(READING PASSAGE)

It’s no secret: the cost of living is expensive. Regardless of who we are and what we do, we live and breathe steep living costs day in and day out. It’s a fact of life: if we’re not saving our pennies, we’re spending them; if we’re not paying off one bill, we are another. It’s the never-ending cycle of our (financial) lives. Enter: mom and dad.
For the vast majority of us, mom and dad means home; and home is where the heart is, after all. It’s become a common trend among many baby boomers
to take part in one of two things: either move back in with their parents to help save money, or assist in the renovations or expansions of their parent’s current home in order to accommodate their living requirements under the same roof. A circumstance such as the latter would be to avoid downsizing for mom and dad, and, of course, cut the costs of living for all parties involved. For some, this is simply how it’s always been; for others, it’s become a necessity. Today, we’re seeing a similar trend skyrocket among another popular generation: the millennials
Leaning on the bank of mom and dad
is something that isn’t quite out of the ordinary in this day and age as living costs are expensive and are only estimated to get higher. Therefore, young adults are moving out of their parent’s homes a lot later in life than perhaps they had originally mapped out for; and when they do, they’re receiving an increasingly large amount of financial support from their families so that they can. Ratehub.ca, a company who interviewed about 1000 people from across our country between September and November of 2016, conducted a survey to shed light on the approximate percentage of millennials who are are obtaining family financing in order to become a homeowner. The results? 35% of buyers received help from relatives while 38 per cent were able to put down 20 per cent or more on their homes
in our province alone. Of course, with several regulatory changes and rising home prices in 2016, these results are only expected to increase and reach new records in 2017 – creating potential hurdles for those entering into the market for the first time.

(TASK REQUIREMENTS)
A. Please decide whether each statement agrees with the passage on family help with living costs, answering yes or no and quoting the deciding words: (i) Ratehub.ca interviewed about 1000 people between September and November of 2016. (ii) Half of the buyers in the survey received help from relatives. (iii) The results are expected to fall in 2017.
B. In the passage on family help with living costs, what share of buyers put down 20 per cent or more on their homes?

(AVAILABLE DATA)
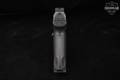 Canik SFx Rival Dark Side 9mm Luger Black in Excellent Condition Image 5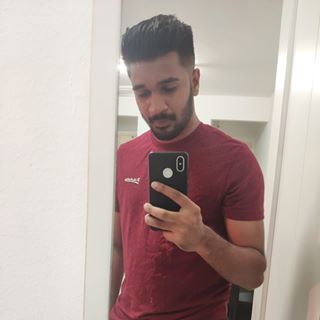 Profile Picture of Shahin Shah (@shahinshah55) on Facebook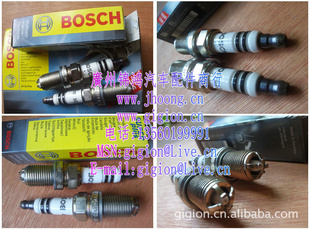 540i520i735i750iX5Z4325i318i12129071003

(OUTPUTS FOR THE TASKS)
A.
(i) Yes: "a company who interviewed about 1000 people from across our country between September and November of 2016"
(ii) No: "35% of buyers received help from relatives"
(iii) No: "these results are only expected to increase and reach new records in 2017"

B. 38 per cent